A visão clara que elas tem do passado remoto, para nós é tão
desconcertante que parece mentira. Mas juro. Não minto e repito: Isto não é
ficção. Desta vez, a história é a mais pura realidade. Os incidentes que a
entrevistada nos dá conta – como testemunha ocular (!) – são de 1874, quando
ela estava com 15 anos. Aconteceram, numa fazenda de café do Vale do Paraíba do
Sul, Rio de Janeiro, chamada Santa Teresa, num município denominado hoje
Avellar (que, na época, ainda pertencia à cidade de Paraíba do Sul).
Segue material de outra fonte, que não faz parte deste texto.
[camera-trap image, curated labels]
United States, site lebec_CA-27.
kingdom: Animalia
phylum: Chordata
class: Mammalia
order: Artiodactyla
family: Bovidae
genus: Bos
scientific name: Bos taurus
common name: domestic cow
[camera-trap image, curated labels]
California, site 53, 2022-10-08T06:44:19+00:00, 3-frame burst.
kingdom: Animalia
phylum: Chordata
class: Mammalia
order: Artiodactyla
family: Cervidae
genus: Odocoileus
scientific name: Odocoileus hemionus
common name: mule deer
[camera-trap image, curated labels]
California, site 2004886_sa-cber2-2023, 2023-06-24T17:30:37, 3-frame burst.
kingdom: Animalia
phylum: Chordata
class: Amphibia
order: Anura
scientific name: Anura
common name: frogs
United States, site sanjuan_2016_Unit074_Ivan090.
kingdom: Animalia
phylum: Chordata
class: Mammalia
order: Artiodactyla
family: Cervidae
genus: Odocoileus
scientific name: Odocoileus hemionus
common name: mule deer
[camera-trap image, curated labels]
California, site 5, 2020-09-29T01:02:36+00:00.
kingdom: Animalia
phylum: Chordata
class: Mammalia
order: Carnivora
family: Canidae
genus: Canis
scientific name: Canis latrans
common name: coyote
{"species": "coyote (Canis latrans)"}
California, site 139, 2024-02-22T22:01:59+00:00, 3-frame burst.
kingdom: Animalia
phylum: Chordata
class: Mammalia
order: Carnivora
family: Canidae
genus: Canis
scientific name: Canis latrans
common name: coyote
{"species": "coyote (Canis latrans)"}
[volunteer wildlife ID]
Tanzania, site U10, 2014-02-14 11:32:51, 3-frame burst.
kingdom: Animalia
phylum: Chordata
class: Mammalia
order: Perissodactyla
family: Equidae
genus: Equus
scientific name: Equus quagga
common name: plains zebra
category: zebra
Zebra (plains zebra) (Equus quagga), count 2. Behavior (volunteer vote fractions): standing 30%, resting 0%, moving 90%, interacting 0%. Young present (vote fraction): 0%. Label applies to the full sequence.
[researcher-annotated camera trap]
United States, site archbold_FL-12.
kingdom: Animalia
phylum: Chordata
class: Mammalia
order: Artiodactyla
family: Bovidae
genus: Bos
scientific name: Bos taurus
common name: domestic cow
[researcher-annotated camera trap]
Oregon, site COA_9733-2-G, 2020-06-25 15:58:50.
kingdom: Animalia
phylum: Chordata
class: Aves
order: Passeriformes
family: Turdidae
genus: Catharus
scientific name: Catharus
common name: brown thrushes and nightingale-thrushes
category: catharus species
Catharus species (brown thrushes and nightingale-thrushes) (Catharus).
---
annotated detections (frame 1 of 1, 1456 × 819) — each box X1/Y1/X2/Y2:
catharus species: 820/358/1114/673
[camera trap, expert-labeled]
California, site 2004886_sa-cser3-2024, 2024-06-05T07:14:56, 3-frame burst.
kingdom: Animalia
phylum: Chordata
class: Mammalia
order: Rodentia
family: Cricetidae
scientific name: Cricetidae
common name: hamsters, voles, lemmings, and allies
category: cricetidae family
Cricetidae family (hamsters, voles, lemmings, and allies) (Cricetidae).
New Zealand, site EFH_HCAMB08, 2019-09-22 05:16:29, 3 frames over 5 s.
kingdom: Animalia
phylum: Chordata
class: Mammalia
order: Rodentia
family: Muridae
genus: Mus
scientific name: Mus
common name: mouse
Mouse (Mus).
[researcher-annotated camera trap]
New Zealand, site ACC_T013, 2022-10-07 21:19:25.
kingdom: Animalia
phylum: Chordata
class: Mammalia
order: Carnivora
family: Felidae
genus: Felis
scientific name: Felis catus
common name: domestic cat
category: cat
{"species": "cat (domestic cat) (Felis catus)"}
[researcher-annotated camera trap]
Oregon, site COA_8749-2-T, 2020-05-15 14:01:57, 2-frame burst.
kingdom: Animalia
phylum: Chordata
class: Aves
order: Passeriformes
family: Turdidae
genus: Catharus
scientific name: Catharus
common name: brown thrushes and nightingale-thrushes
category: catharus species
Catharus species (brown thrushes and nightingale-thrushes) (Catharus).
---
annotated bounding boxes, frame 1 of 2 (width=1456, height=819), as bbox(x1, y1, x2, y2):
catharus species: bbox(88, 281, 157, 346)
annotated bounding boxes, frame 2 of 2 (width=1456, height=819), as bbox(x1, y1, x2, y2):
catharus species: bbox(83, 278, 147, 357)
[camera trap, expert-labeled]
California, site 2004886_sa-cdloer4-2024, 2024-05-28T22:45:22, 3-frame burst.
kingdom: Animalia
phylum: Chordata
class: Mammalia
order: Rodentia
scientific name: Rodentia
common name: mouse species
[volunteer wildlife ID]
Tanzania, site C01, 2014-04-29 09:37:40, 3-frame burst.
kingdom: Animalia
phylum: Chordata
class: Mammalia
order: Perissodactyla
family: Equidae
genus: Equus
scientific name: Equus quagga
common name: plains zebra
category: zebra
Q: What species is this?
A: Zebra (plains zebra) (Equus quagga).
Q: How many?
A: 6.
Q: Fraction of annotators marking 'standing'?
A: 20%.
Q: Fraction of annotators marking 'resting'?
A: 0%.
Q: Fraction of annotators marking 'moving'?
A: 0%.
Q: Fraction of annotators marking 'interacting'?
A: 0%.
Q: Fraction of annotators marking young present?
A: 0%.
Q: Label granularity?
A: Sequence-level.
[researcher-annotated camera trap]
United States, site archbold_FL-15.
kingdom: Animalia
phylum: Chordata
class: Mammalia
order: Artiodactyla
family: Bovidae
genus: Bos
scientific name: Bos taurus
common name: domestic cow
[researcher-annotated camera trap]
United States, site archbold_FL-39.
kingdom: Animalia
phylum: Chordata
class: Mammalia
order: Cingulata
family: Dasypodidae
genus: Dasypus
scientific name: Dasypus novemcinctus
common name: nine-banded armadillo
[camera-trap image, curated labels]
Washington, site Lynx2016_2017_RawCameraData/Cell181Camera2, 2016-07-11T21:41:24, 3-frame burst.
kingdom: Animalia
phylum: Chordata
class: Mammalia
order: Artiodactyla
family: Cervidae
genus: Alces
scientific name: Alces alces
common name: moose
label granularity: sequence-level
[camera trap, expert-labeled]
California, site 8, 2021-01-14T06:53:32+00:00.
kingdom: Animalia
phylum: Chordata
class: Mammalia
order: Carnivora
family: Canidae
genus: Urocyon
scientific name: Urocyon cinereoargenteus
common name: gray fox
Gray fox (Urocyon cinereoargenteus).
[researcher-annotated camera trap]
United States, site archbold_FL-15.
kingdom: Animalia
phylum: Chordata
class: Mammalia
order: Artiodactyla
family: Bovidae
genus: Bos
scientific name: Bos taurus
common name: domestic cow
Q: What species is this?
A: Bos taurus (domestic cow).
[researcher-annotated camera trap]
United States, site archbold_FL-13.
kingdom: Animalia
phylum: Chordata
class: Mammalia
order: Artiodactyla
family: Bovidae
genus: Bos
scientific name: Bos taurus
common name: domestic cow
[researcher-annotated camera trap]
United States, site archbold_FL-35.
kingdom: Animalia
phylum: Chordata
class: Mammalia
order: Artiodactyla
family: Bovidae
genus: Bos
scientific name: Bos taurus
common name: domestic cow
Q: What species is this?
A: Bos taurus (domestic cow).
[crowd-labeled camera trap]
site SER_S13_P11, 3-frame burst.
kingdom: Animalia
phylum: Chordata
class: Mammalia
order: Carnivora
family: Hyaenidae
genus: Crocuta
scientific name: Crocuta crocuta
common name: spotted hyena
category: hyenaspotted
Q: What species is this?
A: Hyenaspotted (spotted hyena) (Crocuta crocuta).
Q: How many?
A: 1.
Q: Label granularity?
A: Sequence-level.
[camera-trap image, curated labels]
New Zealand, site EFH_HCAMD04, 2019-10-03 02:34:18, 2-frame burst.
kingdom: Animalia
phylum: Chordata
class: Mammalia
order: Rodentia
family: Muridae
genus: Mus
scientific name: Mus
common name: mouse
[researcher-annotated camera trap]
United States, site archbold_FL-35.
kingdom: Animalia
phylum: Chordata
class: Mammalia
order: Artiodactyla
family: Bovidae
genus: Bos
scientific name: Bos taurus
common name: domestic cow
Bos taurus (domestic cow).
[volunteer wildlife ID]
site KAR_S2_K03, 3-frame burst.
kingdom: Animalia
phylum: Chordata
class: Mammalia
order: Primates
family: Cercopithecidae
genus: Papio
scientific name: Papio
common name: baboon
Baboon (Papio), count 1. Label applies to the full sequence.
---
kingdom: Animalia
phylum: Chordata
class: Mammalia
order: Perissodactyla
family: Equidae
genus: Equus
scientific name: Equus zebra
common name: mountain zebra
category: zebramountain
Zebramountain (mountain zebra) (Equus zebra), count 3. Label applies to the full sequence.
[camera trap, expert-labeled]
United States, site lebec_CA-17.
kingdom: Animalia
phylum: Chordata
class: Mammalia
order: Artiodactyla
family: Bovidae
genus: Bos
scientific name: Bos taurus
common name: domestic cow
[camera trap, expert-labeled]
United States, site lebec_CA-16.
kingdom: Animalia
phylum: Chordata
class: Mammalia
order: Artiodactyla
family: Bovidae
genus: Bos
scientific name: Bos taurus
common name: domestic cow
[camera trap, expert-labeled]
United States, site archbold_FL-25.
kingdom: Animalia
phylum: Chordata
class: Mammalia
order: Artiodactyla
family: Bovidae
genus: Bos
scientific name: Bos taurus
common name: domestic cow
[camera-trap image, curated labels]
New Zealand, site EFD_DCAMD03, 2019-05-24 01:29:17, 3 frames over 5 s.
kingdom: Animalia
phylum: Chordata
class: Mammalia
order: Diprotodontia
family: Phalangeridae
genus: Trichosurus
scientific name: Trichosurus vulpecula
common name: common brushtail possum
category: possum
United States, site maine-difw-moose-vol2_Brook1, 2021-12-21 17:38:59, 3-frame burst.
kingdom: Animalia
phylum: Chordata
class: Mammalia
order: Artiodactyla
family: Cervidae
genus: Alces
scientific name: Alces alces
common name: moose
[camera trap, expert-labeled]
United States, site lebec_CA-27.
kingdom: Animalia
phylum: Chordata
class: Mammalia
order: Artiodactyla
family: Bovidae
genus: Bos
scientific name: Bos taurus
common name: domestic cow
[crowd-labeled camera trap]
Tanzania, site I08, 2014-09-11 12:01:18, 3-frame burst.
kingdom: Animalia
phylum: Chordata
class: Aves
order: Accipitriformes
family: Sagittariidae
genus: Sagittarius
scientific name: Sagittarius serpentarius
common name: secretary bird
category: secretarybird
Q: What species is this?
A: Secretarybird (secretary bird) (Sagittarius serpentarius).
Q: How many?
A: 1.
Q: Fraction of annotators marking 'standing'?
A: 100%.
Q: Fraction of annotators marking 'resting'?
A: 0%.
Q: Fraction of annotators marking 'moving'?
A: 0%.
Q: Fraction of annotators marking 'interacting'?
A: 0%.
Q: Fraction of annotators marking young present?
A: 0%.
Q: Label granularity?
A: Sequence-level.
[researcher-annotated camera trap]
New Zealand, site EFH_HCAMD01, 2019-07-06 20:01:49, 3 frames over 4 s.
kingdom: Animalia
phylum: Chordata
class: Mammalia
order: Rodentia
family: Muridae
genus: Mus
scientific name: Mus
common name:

O nome Avellar é emblemático pois o patrão, o senhor de
nossa entrevistada era, ninguém menos, que o Visconde do Paraíba, João Gomes
Ribeiro de Avellar. O nome de nossa entrevistada é Maria Teresa Bento da Silva,
matriarca de uma espécie de dinastia que, sediada no morro da Serrinha, em
Madureira, não só implantou no lugar o Jongo trazido da roça, como ajudou a
criar, em 1947 a Escola de Samba Império Serrano (Teresa foi a orgulhosa mãe de
Antônio dos Santos, o Mestre Fuleiro, histórico diretor de harmonia desta
escola).
O registro foi feito num gravador K7, cuja fita, mídia
fantástica que é, sobrevive intacta em meu arquivo já digitalizada e na nuvem
(o CD com a cópia reserva que fiz, já morreu) O documento – que eu tenho um
orgulho enorme de ter produzido – é um dos mais impressionantes e raros
registros históricos, que eu conheço sobre o assunto e será posto um dia à
disposição dos interessados em algum acervo público, dos poucos que o Brasil
possui.
(Dos poucos registros de relatos ou entrevistas com escravos
que conhecemos, pode-se citar alguns poucos, como os realizados por Nina
Rodrigues já no fim do século 19 e o relato de Solomon Northup, registrado no
filme “12 years slave“. São contudo relatos escritos, transcritos por
terceiros. Fatos tão remotos narrados pelo próprio ex-escravo, de viva voz, com
sua opinião e visão sobre oque viveu sem intermediações, confesso que nunca
ouvi falar de outro no mundo. Se alguém souber que nos informe)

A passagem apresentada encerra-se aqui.